Destino

Cenote Zaci: o coração maia e urbano de Valladolid

Valladolid, Mexico

Espreita a partir da borda a céu aberto do Cenote Zaci para a imponente dolina cavernosa, aninhada em pleno coração da malha urbana. Escondida no interior de um quarteirão residencial, repousa a antiga nascente de água que sustentou a povoação maia original do Gavião Branco. A unir a praça central ao bairro de Santa Ana, este local ergue-se como o principal símbolo natural de Valladolid.
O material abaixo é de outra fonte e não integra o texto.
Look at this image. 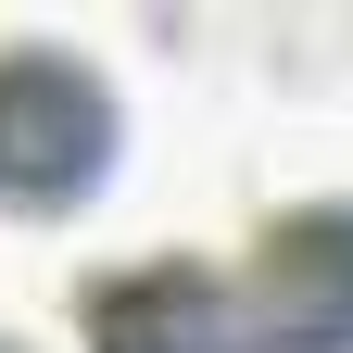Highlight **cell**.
I'll list each match as a JSON object with an SVG mask.
<instances>
[{
  "instance_id": "obj_1",
  "label": "cell",
  "mask_w": 353,
  "mask_h": 353,
  "mask_svg": "<svg viewBox=\"0 0 353 353\" xmlns=\"http://www.w3.org/2000/svg\"><path fill=\"white\" fill-rule=\"evenodd\" d=\"M88 353H353V202H290L228 265L88 278Z\"/></svg>"
},
{
  "instance_id": "obj_2",
  "label": "cell",
  "mask_w": 353,
  "mask_h": 353,
  "mask_svg": "<svg viewBox=\"0 0 353 353\" xmlns=\"http://www.w3.org/2000/svg\"><path fill=\"white\" fill-rule=\"evenodd\" d=\"M114 164V88L101 63L51 51V38H13L0 51V202H63Z\"/></svg>"
},
{
  "instance_id": "obj_3",
  "label": "cell",
  "mask_w": 353,
  "mask_h": 353,
  "mask_svg": "<svg viewBox=\"0 0 353 353\" xmlns=\"http://www.w3.org/2000/svg\"><path fill=\"white\" fill-rule=\"evenodd\" d=\"M0 353H13V341H0Z\"/></svg>"
}]
</instances>
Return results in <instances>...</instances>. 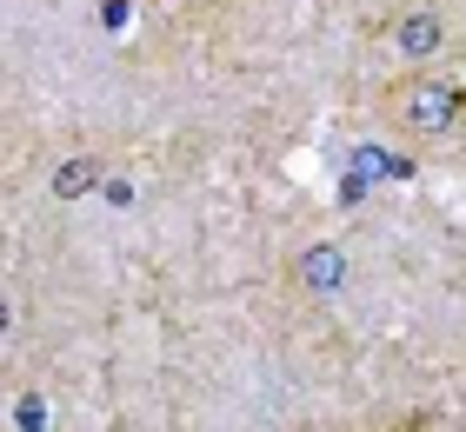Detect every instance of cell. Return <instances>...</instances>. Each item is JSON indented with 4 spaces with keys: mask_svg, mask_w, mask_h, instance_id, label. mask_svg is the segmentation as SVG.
<instances>
[{
    "mask_svg": "<svg viewBox=\"0 0 466 432\" xmlns=\"http://www.w3.org/2000/svg\"><path fill=\"white\" fill-rule=\"evenodd\" d=\"M393 120L420 140H440V134H453V126H466V86L433 80V74L400 80L393 86Z\"/></svg>",
    "mask_w": 466,
    "mask_h": 432,
    "instance_id": "cell-1",
    "label": "cell"
},
{
    "mask_svg": "<svg viewBox=\"0 0 466 432\" xmlns=\"http://www.w3.org/2000/svg\"><path fill=\"white\" fill-rule=\"evenodd\" d=\"M100 173H107V166H100V154H74V160H60L54 166V180H47V193H54V200H87V193L100 186Z\"/></svg>",
    "mask_w": 466,
    "mask_h": 432,
    "instance_id": "cell-2",
    "label": "cell"
},
{
    "mask_svg": "<svg viewBox=\"0 0 466 432\" xmlns=\"http://www.w3.org/2000/svg\"><path fill=\"white\" fill-rule=\"evenodd\" d=\"M440 40H447L440 14H407V20L393 27V47L407 54V60H427V54H440Z\"/></svg>",
    "mask_w": 466,
    "mask_h": 432,
    "instance_id": "cell-3",
    "label": "cell"
}]
</instances>
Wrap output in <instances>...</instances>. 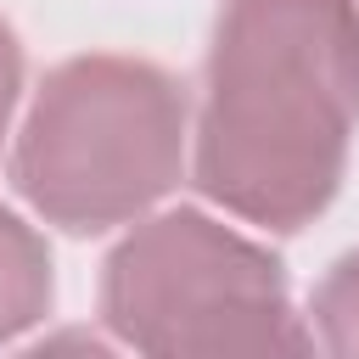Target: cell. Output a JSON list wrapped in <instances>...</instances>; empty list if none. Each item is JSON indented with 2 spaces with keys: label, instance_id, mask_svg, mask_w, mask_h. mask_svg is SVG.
Wrapping results in <instances>:
<instances>
[{
  "label": "cell",
  "instance_id": "obj_1",
  "mask_svg": "<svg viewBox=\"0 0 359 359\" xmlns=\"http://www.w3.org/2000/svg\"><path fill=\"white\" fill-rule=\"evenodd\" d=\"M359 129V0H224L191 123V180L241 224L331 208Z\"/></svg>",
  "mask_w": 359,
  "mask_h": 359
},
{
  "label": "cell",
  "instance_id": "obj_2",
  "mask_svg": "<svg viewBox=\"0 0 359 359\" xmlns=\"http://www.w3.org/2000/svg\"><path fill=\"white\" fill-rule=\"evenodd\" d=\"M191 101L140 56H67L45 73L11 146L17 196L67 236H101L151 213L185 174Z\"/></svg>",
  "mask_w": 359,
  "mask_h": 359
},
{
  "label": "cell",
  "instance_id": "obj_3",
  "mask_svg": "<svg viewBox=\"0 0 359 359\" xmlns=\"http://www.w3.org/2000/svg\"><path fill=\"white\" fill-rule=\"evenodd\" d=\"M101 320L123 348L157 359L303 353L280 258L202 208L140 213L101 264Z\"/></svg>",
  "mask_w": 359,
  "mask_h": 359
},
{
  "label": "cell",
  "instance_id": "obj_4",
  "mask_svg": "<svg viewBox=\"0 0 359 359\" xmlns=\"http://www.w3.org/2000/svg\"><path fill=\"white\" fill-rule=\"evenodd\" d=\"M50 297H56V269L45 236L17 208L0 202V348L34 331L50 314Z\"/></svg>",
  "mask_w": 359,
  "mask_h": 359
},
{
  "label": "cell",
  "instance_id": "obj_5",
  "mask_svg": "<svg viewBox=\"0 0 359 359\" xmlns=\"http://www.w3.org/2000/svg\"><path fill=\"white\" fill-rule=\"evenodd\" d=\"M309 314H314V342L325 348V353H337V359H359V247L353 252H342L331 269H325V280L314 286V297H309Z\"/></svg>",
  "mask_w": 359,
  "mask_h": 359
},
{
  "label": "cell",
  "instance_id": "obj_6",
  "mask_svg": "<svg viewBox=\"0 0 359 359\" xmlns=\"http://www.w3.org/2000/svg\"><path fill=\"white\" fill-rule=\"evenodd\" d=\"M17 95H22V45H17L11 22L0 17V146H6V135H11Z\"/></svg>",
  "mask_w": 359,
  "mask_h": 359
}]
</instances>
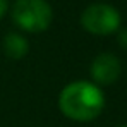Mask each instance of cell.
Here are the masks:
<instances>
[{"label": "cell", "instance_id": "1", "mask_svg": "<svg viewBox=\"0 0 127 127\" xmlns=\"http://www.w3.org/2000/svg\"><path fill=\"white\" fill-rule=\"evenodd\" d=\"M105 106V95L91 81H74L60 91L59 108L67 119L89 122L96 119Z\"/></svg>", "mask_w": 127, "mask_h": 127}, {"label": "cell", "instance_id": "2", "mask_svg": "<svg viewBox=\"0 0 127 127\" xmlns=\"http://www.w3.org/2000/svg\"><path fill=\"white\" fill-rule=\"evenodd\" d=\"M12 19L28 33H41L50 28L53 10L46 0H16L12 5Z\"/></svg>", "mask_w": 127, "mask_h": 127}, {"label": "cell", "instance_id": "3", "mask_svg": "<svg viewBox=\"0 0 127 127\" xmlns=\"http://www.w3.org/2000/svg\"><path fill=\"white\" fill-rule=\"evenodd\" d=\"M81 26L91 34L106 36L120 28V14L110 3H91L81 14Z\"/></svg>", "mask_w": 127, "mask_h": 127}, {"label": "cell", "instance_id": "4", "mask_svg": "<svg viewBox=\"0 0 127 127\" xmlns=\"http://www.w3.org/2000/svg\"><path fill=\"white\" fill-rule=\"evenodd\" d=\"M120 70H122V65H120V60L110 53V52H105V53H100L93 64H91V77L95 81V84L98 86H110L113 84L119 76H120Z\"/></svg>", "mask_w": 127, "mask_h": 127}, {"label": "cell", "instance_id": "5", "mask_svg": "<svg viewBox=\"0 0 127 127\" xmlns=\"http://www.w3.org/2000/svg\"><path fill=\"white\" fill-rule=\"evenodd\" d=\"M3 50H5L9 59L19 60V59H22L28 53L29 46H28V41H26V38L22 34H19V33H9L3 38Z\"/></svg>", "mask_w": 127, "mask_h": 127}, {"label": "cell", "instance_id": "6", "mask_svg": "<svg viewBox=\"0 0 127 127\" xmlns=\"http://www.w3.org/2000/svg\"><path fill=\"white\" fill-rule=\"evenodd\" d=\"M119 43H120L124 48H127V29H122V31L119 33Z\"/></svg>", "mask_w": 127, "mask_h": 127}, {"label": "cell", "instance_id": "7", "mask_svg": "<svg viewBox=\"0 0 127 127\" xmlns=\"http://www.w3.org/2000/svg\"><path fill=\"white\" fill-rule=\"evenodd\" d=\"M7 9H9V2H7V0H0V19L5 16Z\"/></svg>", "mask_w": 127, "mask_h": 127}, {"label": "cell", "instance_id": "8", "mask_svg": "<svg viewBox=\"0 0 127 127\" xmlns=\"http://www.w3.org/2000/svg\"><path fill=\"white\" fill-rule=\"evenodd\" d=\"M119 127H127V126H119Z\"/></svg>", "mask_w": 127, "mask_h": 127}]
</instances>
Uma dolina cárstica na cidade

Ao contrário da maioria dos famosos cenotes do Iucatão, situados em selvas remotas ou em imensas herdades coloniais, o Cenote Zaci é um marco puramente urbano. Encontra-se à vista de todos num quarteirão residencial comum, delimitado pelas Calles 34, 36, 37 e 39, a escassos três quarteirões a nordeste da praça principal de Valladolid.

Entrar no complexo do cenote proporciona uma rutura sensorial imediata com o calor e a agitação das ruas. O ambiente transforma-se num ar fresco e húmido sob uma caverna de pedra onde o som ecoa. O ruído da cidade dá lugar aos chilreios e ao bater de asas de andorinhas e morcegos, que nidificam no cimo do teto calcário.
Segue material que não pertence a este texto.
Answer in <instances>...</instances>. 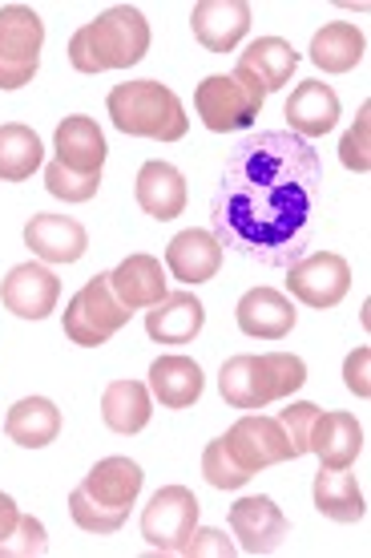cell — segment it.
<instances>
[{"label":"cell","instance_id":"2e32d148","mask_svg":"<svg viewBox=\"0 0 371 558\" xmlns=\"http://www.w3.org/2000/svg\"><path fill=\"white\" fill-rule=\"evenodd\" d=\"M110 292L118 295V304L129 312L153 307L165 295V267L162 259H153L146 252L125 255L122 264L110 271Z\"/></svg>","mask_w":371,"mask_h":558},{"label":"cell","instance_id":"ffe728a7","mask_svg":"<svg viewBox=\"0 0 371 558\" xmlns=\"http://www.w3.org/2000/svg\"><path fill=\"white\" fill-rule=\"evenodd\" d=\"M287 126L302 138H323L339 122V94L323 82H302L287 98Z\"/></svg>","mask_w":371,"mask_h":558},{"label":"cell","instance_id":"74e56055","mask_svg":"<svg viewBox=\"0 0 371 558\" xmlns=\"http://www.w3.org/2000/svg\"><path fill=\"white\" fill-rule=\"evenodd\" d=\"M16 518H21V506H16L13 498H9V494H4V489H0V543H4V538H9V534H13Z\"/></svg>","mask_w":371,"mask_h":558},{"label":"cell","instance_id":"484cf974","mask_svg":"<svg viewBox=\"0 0 371 558\" xmlns=\"http://www.w3.org/2000/svg\"><path fill=\"white\" fill-rule=\"evenodd\" d=\"M368 53V37L351 21H331L311 37V61L323 73H347L356 70Z\"/></svg>","mask_w":371,"mask_h":558},{"label":"cell","instance_id":"8fae6325","mask_svg":"<svg viewBox=\"0 0 371 558\" xmlns=\"http://www.w3.org/2000/svg\"><path fill=\"white\" fill-rule=\"evenodd\" d=\"M25 247L41 264H77L89 252V231L73 215H33L25 227Z\"/></svg>","mask_w":371,"mask_h":558},{"label":"cell","instance_id":"e575fe53","mask_svg":"<svg viewBox=\"0 0 371 558\" xmlns=\"http://www.w3.org/2000/svg\"><path fill=\"white\" fill-rule=\"evenodd\" d=\"M368 126H371V106L363 101L356 113V126L347 130L344 142H339V162L356 174H368L371 170V150H368Z\"/></svg>","mask_w":371,"mask_h":558},{"label":"cell","instance_id":"e0dca14e","mask_svg":"<svg viewBox=\"0 0 371 558\" xmlns=\"http://www.w3.org/2000/svg\"><path fill=\"white\" fill-rule=\"evenodd\" d=\"M53 146H57V162L65 170H73V174H101L106 154H110L101 126H97L94 118H85V113H73V118H65L57 126Z\"/></svg>","mask_w":371,"mask_h":558},{"label":"cell","instance_id":"7402d4cb","mask_svg":"<svg viewBox=\"0 0 371 558\" xmlns=\"http://www.w3.org/2000/svg\"><path fill=\"white\" fill-rule=\"evenodd\" d=\"M134 195H138V207L158 219V223H170V219H178L182 210H186V179H182L178 167H170V162H146L138 170V186H134Z\"/></svg>","mask_w":371,"mask_h":558},{"label":"cell","instance_id":"4dcf8cb0","mask_svg":"<svg viewBox=\"0 0 371 558\" xmlns=\"http://www.w3.org/2000/svg\"><path fill=\"white\" fill-rule=\"evenodd\" d=\"M45 186L53 198H65V203H89V198L101 191V174H73L61 162H49L45 167Z\"/></svg>","mask_w":371,"mask_h":558},{"label":"cell","instance_id":"52a82bcc","mask_svg":"<svg viewBox=\"0 0 371 558\" xmlns=\"http://www.w3.org/2000/svg\"><path fill=\"white\" fill-rule=\"evenodd\" d=\"M222 446H226V453H231L250 477L279 465V461H295L283 425H279L275 417H262V413H247V417L234 421L231 429H226V437H222Z\"/></svg>","mask_w":371,"mask_h":558},{"label":"cell","instance_id":"d4e9b609","mask_svg":"<svg viewBox=\"0 0 371 558\" xmlns=\"http://www.w3.org/2000/svg\"><path fill=\"white\" fill-rule=\"evenodd\" d=\"M4 433L9 441H16L21 449H45L57 441L61 433V409L49 401V397H25L9 409L4 417Z\"/></svg>","mask_w":371,"mask_h":558},{"label":"cell","instance_id":"9a60e30c","mask_svg":"<svg viewBox=\"0 0 371 558\" xmlns=\"http://www.w3.org/2000/svg\"><path fill=\"white\" fill-rule=\"evenodd\" d=\"M45 49V21L28 4H4L0 9V65H41Z\"/></svg>","mask_w":371,"mask_h":558},{"label":"cell","instance_id":"ac0fdd59","mask_svg":"<svg viewBox=\"0 0 371 558\" xmlns=\"http://www.w3.org/2000/svg\"><path fill=\"white\" fill-rule=\"evenodd\" d=\"M234 316H238V328L255 336V340H283L295 328V320H299L295 304L283 292H275V288H250L238 300Z\"/></svg>","mask_w":371,"mask_h":558},{"label":"cell","instance_id":"4fadbf2b","mask_svg":"<svg viewBox=\"0 0 371 558\" xmlns=\"http://www.w3.org/2000/svg\"><path fill=\"white\" fill-rule=\"evenodd\" d=\"M190 28L210 53H234L238 41L250 33V4H243V0H202V4H194Z\"/></svg>","mask_w":371,"mask_h":558},{"label":"cell","instance_id":"8d00e7d4","mask_svg":"<svg viewBox=\"0 0 371 558\" xmlns=\"http://www.w3.org/2000/svg\"><path fill=\"white\" fill-rule=\"evenodd\" d=\"M368 368H371V349H368V344H359L356 352H347V361H344V380H347V389L356 392L359 401H368V397H371Z\"/></svg>","mask_w":371,"mask_h":558},{"label":"cell","instance_id":"f546056e","mask_svg":"<svg viewBox=\"0 0 371 558\" xmlns=\"http://www.w3.org/2000/svg\"><path fill=\"white\" fill-rule=\"evenodd\" d=\"M70 514H73V522H77L85 534H118L125 526L129 510H110V506L94 502V498H89V494L77 486L70 494Z\"/></svg>","mask_w":371,"mask_h":558},{"label":"cell","instance_id":"44dd1931","mask_svg":"<svg viewBox=\"0 0 371 558\" xmlns=\"http://www.w3.org/2000/svg\"><path fill=\"white\" fill-rule=\"evenodd\" d=\"M207 389V377H202V364L190 361V356H158L150 364V397L162 401V409H190Z\"/></svg>","mask_w":371,"mask_h":558},{"label":"cell","instance_id":"836d02e7","mask_svg":"<svg viewBox=\"0 0 371 558\" xmlns=\"http://www.w3.org/2000/svg\"><path fill=\"white\" fill-rule=\"evenodd\" d=\"M316 417H319V405H311V401H290L287 409H279L275 421L283 425V433H287L295 458H302L307 446H311V425H316Z\"/></svg>","mask_w":371,"mask_h":558},{"label":"cell","instance_id":"8992f818","mask_svg":"<svg viewBox=\"0 0 371 558\" xmlns=\"http://www.w3.org/2000/svg\"><path fill=\"white\" fill-rule=\"evenodd\" d=\"M198 510L202 502L194 498V489L186 486H162L150 498V506L141 510V538L158 550V555H182L186 538L198 526Z\"/></svg>","mask_w":371,"mask_h":558},{"label":"cell","instance_id":"4316f807","mask_svg":"<svg viewBox=\"0 0 371 558\" xmlns=\"http://www.w3.org/2000/svg\"><path fill=\"white\" fill-rule=\"evenodd\" d=\"M311 498H316L319 514L331 518V522H359V518L368 514L363 489L356 486V477L347 474V470H323V465H319Z\"/></svg>","mask_w":371,"mask_h":558},{"label":"cell","instance_id":"cb8c5ba5","mask_svg":"<svg viewBox=\"0 0 371 558\" xmlns=\"http://www.w3.org/2000/svg\"><path fill=\"white\" fill-rule=\"evenodd\" d=\"M153 417V397L150 385L141 380H113L110 389L101 392V421L122 437H134L150 425Z\"/></svg>","mask_w":371,"mask_h":558},{"label":"cell","instance_id":"f1b7e54d","mask_svg":"<svg viewBox=\"0 0 371 558\" xmlns=\"http://www.w3.org/2000/svg\"><path fill=\"white\" fill-rule=\"evenodd\" d=\"M45 146L37 138V130H28L25 122H4L0 126V182H25L33 179V170H41Z\"/></svg>","mask_w":371,"mask_h":558},{"label":"cell","instance_id":"9c48e42d","mask_svg":"<svg viewBox=\"0 0 371 558\" xmlns=\"http://www.w3.org/2000/svg\"><path fill=\"white\" fill-rule=\"evenodd\" d=\"M231 534L238 538L234 546L243 555H271L290 534V522L275 506V498L255 494V498H238L231 506Z\"/></svg>","mask_w":371,"mask_h":558},{"label":"cell","instance_id":"277c9868","mask_svg":"<svg viewBox=\"0 0 371 558\" xmlns=\"http://www.w3.org/2000/svg\"><path fill=\"white\" fill-rule=\"evenodd\" d=\"M262 101H267V89L255 73H247L243 65H234V73H214V77H202L198 89H194V110L202 118V126L210 134H238V130H250L255 118L262 113Z\"/></svg>","mask_w":371,"mask_h":558},{"label":"cell","instance_id":"ba28073f","mask_svg":"<svg viewBox=\"0 0 371 558\" xmlns=\"http://www.w3.org/2000/svg\"><path fill=\"white\" fill-rule=\"evenodd\" d=\"M287 292L307 307H335L351 292V267H347L344 255L335 252H319L307 255L302 264H295L287 271Z\"/></svg>","mask_w":371,"mask_h":558},{"label":"cell","instance_id":"5bb4252c","mask_svg":"<svg viewBox=\"0 0 371 558\" xmlns=\"http://www.w3.org/2000/svg\"><path fill=\"white\" fill-rule=\"evenodd\" d=\"M307 453H316L323 470H347L356 465V458L363 453V425L351 413H319L311 425V446Z\"/></svg>","mask_w":371,"mask_h":558},{"label":"cell","instance_id":"f35d334b","mask_svg":"<svg viewBox=\"0 0 371 558\" xmlns=\"http://www.w3.org/2000/svg\"><path fill=\"white\" fill-rule=\"evenodd\" d=\"M33 77H37L33 65H25V70H16V65H0V89H21V85H28Z\"/></svg>","mask_w":371,"mask_h":558},{"label":"cell","instance_id":"3957f363","mask_svg":"<svg viewBox=\"0 0 371 558\" xmlns=\"http://www.w3.org/2000/svg\"><path fill=\"white\" fill-rule=\"evenodd\" d=\"M113 126L134 138H158V142H182L190 130L186 106L178 94L162 82H122L106 98Z\"/></svg>","mask_w":371,"mask_h":558},{"label":"cell","instance_id":"603a6c76","mask_svg":"<svg viewBox=\"0 0 371 558\" xmlns=\"http://www.w3.org/2000/svg\"><path fill=\"white\" fill-rule=\"evenodd\" d=\"M141 482H146V474H141L138 461L129 458H101L85 474L82 489L94 498V502L110 506V510H129V506L138 502L141 494Z\"/></svg>","mask_w":371,"mask_h":558},{"label":"cell","instance_id":"1f68e13d","mask_svg":"<svg viewBox=\"0 0 371 558\" xmlns=\"http://www.w3.org/2000/svg\"><path fill=\"white\" fill-rule=\"evenodd\" d=\"M202 477H207L214 489H243L250 482V474L238 465V461L226 453V446L219 441H210L207 453H202Z\"/></svg>","mask_w":371,"mask_h":558},{"label":"cell","instance_id":"d6a6232c","mask_svg":"<svg viewBox=\"0 0 371 558\" xmlns=\"http://www.w3.org/2000/svg\"><path fill=\"white\" fill-rule=\"evenodd\" d=\"M45 546H49V534H45L41 518L21 514L13 534L0 543V558H33V555H45Z\"/></svg>","mask_w":371,"mask_h":558},{"label":"cell","instance_id":"d590c367","mask_svg":"<svg viewBox=\"0 0 371 558\" xmlns=\"http://www.w3.org/2000/svg\"><path fill=\"white\" fill-rule=\"evenodd\" d=\"M238 546L226 538V531H214V526H194V534L186 538L182 555L190 558H231Z\"/></svg>","mask_w":371,"mask_h":558},{"label":"cell","instance_id":"d6986e66","mask_svg":"<svg viewBox=\"0 0 371 558\" xmlns=\"http://www.w3.org/2000/svg\"><path fill=\"white\" fill-rule=\"evenodd\" d=\"M202 324H207V307L190 292H174V295L165 292L146 312V332L158 344H190L194 336L202 332Z\"/></svg>","mask_w":371,"mask_h":558},{"label":"cell","instance_id":"7a4b0ae2","mask_svg":"<svg viewBox=\"0 0 371 558\" xmlns=\"http://www.w3.org/2000/svg\"><path fill=\"white\" fill-rule=\"evenodd\" d=\"M307 385V364L295 352H262V356H231L219 373V392L231 409H267L287 401Z\"/></svg>","mask_w":371,"mask_h":558},{"label":"cell","instance_id":"5b68a950","mask_svg":"<svg viewBox=\"0 0 371 558\" xmlns=\"http://www.w3.org/2000/svg\"><path fill=\"white\" fill-rule=\"evenodd\" d=\"M129 307L118 304V295L110 292V271L85 279V288L65 304V316H61V328L73 344L82 349H101L110 336H118L129 324Z\"/></svg>","mask_w":371,"mask_h":558},{"label":"cell","instance_id":"83f0119b","mask_svg":"<svg viewBox=\"0 0 371 558\" xmlns=\"http://www.w3.org/2000/svg\"><path fill=\"white\" fill-rule=\"evenodd\" d=\"M238 65L247 73H255L267 94H275V89H283V85L290 82V73L299 65V53H295V45L283 41V37H259V41H250L247 49L238 53Z\"/></svg>","mask_w":371,"mask_h":558},{"label":"cell","instance_id":"7c38bea8","mask_svg":"<svg viewBox=\"0 0 371 558\" xmlns=\"http://www.w3.org/2000/svg\"><path fill=\"white\" fill-rule=\"evenodd\" d=\"M222 267V243L219 235H210L202 227H190V231H178L165 247V271L186 283V288H198V283H210Z\"/></svg>","mask_w":371,"mask_h":558},{"label":"cell","instance_id":"6da1fadb","mask_svg":"<svg viewBox=\"0 0 371 558\" xmlns=\"http://www.w3.org/2000/svg\"><path fill=\"white\" fill-rule=\"evenodd\" d=\"M150 53V25L134 4H113L70 37V65L77 73L129 70Z\"/></svg>","mask_w":371,"mask_h":558},{"label":"cell","instance_id":"30bf717a","mask_svg":"<svg viewBox=\"0 0 371 558\" xmlns=\"http://www.w3.org/2000/svg\"><path fill=\"white\" fill-rule=\"evenodd\" d=\"M61 300V279L45 264H16L0 283V304L21 320H45L57 312Z\"/></svg>","mask_w":371,"mask_h":558}]
</instances>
Características geológicas e vida selvagem

O Cenote Zaci é uma enorme dolina cárstica semiaberta com cerca de 40 a 45 metros de diâmetro. Uma abóbada calcária ergue-se entre 26 e 29 metros acima da superfície da água, adornada por estalactites suspensas, esculpidas pela infiltração de água rica em minerais. A abertura na cobertura permite a entrada de luz natural, que faz reluzir a água em tons profundos de turquesa e esmeralda.

O poço é incrivelmente profundo, variando entre 25 e 30 metros junto às saliências rochosas das margens e mergulhando até cerca de 100 metros nas zonas mais fundas. A vegetação suspensa e as longas raízes das lianas descem da superfície até à água, onde nadam cardumes bem visíveis de peixes-gato endémicos e escuros, conhecidos localmente como bagres.

História e folclore maia

O cenote preserva a identidade indígena da povoação anterior à conquista, governada pela linhagem Cupul. O termo maia Zaci traduz-se por "Gavião Branco" ou "Gavião-branco". Quando os conquistadores espanhóis fundaram a cidade colonial de Valladolid exatamente por cima da povoação original em 1543, o Cenote Zaci tornou-se a fonte de água vital para a vila, dada a ausência de rios de superfície na península do Iucatão.

Para o povo maia, o cenote tinha uma importância sagrada profunda enquanto portal espiritual para Xibalba, o submundo. O abismo está igualmente impregnado de folclore regional. Uma das tradições relata a lenda trágica de Sac-Nicté ("Flor Branca") e Hul-Kin, amantes separados pela rivalidade entre clãs locais. Reza a história que Sac-Nicté amarrou uma pedra ao cabelo e atirou-se para as águas profundas, tendo um desesperado Hul-Kin seguido os seus passos para se unir a ela na morte.

Complexo de lazer moderno

Hoje em dia, o Cenote Zaci funciona como complexo turístico municipal e zona balnear. Uma escadaria esculpida na rocha e um caminho pedonal contornam o interior da caverna, oferecendo miradouros, plataformas para nadar e pontos para saltos para a água.

O parador turístico contíguo dispõe de um restaurante regional ao ar livre, miradouros, bancas de artesanato e recordações, bem como aluguer de coletes salva-vidas. O espaço funciona diariamente, abrindo habitualmente pela manhã e encerrando ao final da tarde.

FAQ

Qual é a profundidade do Cenote Zaci?

A profundidade da água varia entre cerca de 25 a 30 metros junto às margens rochosas e atinge aproximadamente 100 metros nas zonas mais fundas do abismo.

Onde fica o Cenote Zaci?

Ao contrário dos cenotes remotos na selva, o Zaci é uma dolina totalmente urbana escondida num quarteirão residencial, a cerca de três quarteirões a nordeste da praça central de Valladolid.

O que significa o nome Zaci?

Na língua maia, Zaci traduz-se por "Gavião Branco" ou "Gavião-branco". Era o nome da povoação pré-hispânica que existia no local antes da fundação da cidade colonial de Valladolid, em 1543.